As one of the group explained, they were fleeing from a series of massacres in which many members of their families had been killed. The perpetrators remain unidentified.
Illegal loggers and drug smugglers have operated with impunity in the region for decades, especially on the Peruvian side of the border. The authorities have consistently failed to protect the many Indigenous peoples who live in this area from these invaders, and this is the principal reason why some of these once-uncontacted Indians are now coming into contact with outsiders.

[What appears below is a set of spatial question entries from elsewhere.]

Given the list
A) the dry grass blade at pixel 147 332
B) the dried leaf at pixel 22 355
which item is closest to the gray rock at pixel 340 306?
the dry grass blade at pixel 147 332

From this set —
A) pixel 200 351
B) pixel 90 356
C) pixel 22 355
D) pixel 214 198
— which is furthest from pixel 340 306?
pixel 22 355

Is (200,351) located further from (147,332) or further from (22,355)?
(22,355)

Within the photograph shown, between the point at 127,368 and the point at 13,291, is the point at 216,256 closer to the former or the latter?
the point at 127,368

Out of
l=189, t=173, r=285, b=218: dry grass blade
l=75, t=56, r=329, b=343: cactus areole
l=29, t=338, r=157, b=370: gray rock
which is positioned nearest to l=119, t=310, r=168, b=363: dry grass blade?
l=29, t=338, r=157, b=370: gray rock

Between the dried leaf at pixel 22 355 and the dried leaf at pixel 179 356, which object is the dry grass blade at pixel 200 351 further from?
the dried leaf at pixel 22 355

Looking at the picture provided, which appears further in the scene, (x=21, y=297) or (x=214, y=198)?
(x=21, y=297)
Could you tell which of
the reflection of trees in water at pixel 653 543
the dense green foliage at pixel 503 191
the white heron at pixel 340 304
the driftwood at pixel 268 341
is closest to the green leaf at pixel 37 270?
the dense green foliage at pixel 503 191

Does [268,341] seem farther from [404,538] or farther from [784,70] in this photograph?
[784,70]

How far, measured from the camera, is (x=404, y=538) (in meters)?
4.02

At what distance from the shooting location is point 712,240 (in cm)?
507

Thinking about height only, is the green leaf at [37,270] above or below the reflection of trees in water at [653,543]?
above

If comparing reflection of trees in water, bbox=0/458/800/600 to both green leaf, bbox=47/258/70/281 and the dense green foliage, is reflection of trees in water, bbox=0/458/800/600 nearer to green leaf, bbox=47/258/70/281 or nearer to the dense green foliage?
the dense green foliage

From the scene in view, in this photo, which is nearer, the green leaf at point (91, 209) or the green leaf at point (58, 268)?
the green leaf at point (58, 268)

Stephen Corry, Survival International’s Director, said today: "We’re glad that this programme has highlighted the violence and atrocities that are still being committed against uncontacted tribes, but much of the programme was pretty dismaying.
“To describe uncontacted tribes as ‘people that time forgot’ who ‘show us what we once were’ is dangerous nonsense. It implies that such peoples are less ‘evolved’ than ‘us’, and is just the kind of prejudice used by those who want to steal their land and resources.
“The film-makers also described uncontacted Indians as living in an ‘almost constant state of terror.’ This is very far from the judgement of most people who have lived with tribal communities, and far removed from how once-uncontacted tribes themselves talk about their lives in the forest. An Awá man from Brazil’s northeastern Amazon, for example, said: ‘When I lived in the forest, I had a good life. Now, if I meet one of the uncontacted… I’ll say, ‘Don’t leave… there’s nothing in the outside for you.’’
“Overwhelmingly, it is the invasion of uncontacted tribes’ land, physical attacks and dangerous epidemics that are causing some of them to live on the run. And it’s only when these threats are removed, by proper enforcement of the law, that their lives and futures can be secured.”
Uncontacted tribes are the most vulnerable peoples on the planet. Survival’s global campaign is pushing governments to protect their land, as the only means to prevent their genocide.